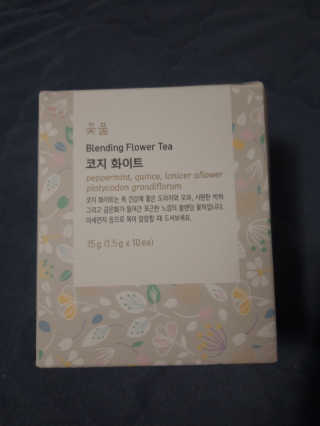 [중소기업유통센터 X 우수소상공인] 꽃물 블렌딩플라워티 15g 10개입_4종1랜덤 — 5점을 준 리뷰어가 2020년 12월 올린 사용 사진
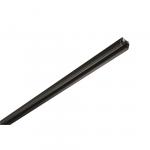 SLV S-TRACK DALI Schiene 4m      1002635 
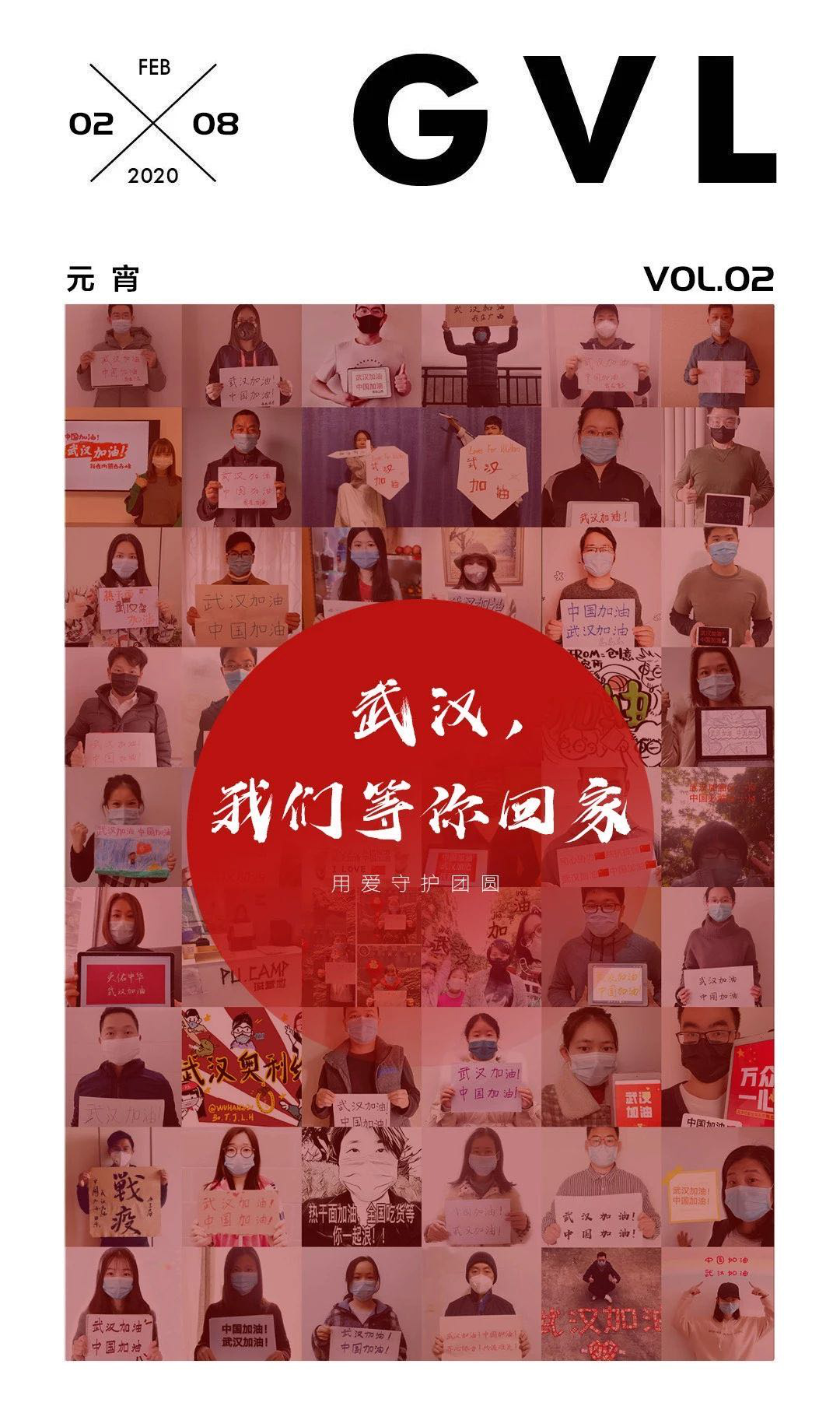 GVL怡境国际:战胜疫情 用爱守护团圆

● What the task asks: Retype the whole listing exactly. Do not include the pictures.

● Exercise solution:
 [중소기업유통센터 X 우수소상공인] 꽃물 블렌딩플라워티 15g 10개입_4종1랜덤 — 5점을 준 리뷰어가 2020년 12월 올린 사용 사진
 SLV S-TRACK DALI Schiene 4m      1002635 
 GVL怡境国际:战胜疫情 用爱守护团圆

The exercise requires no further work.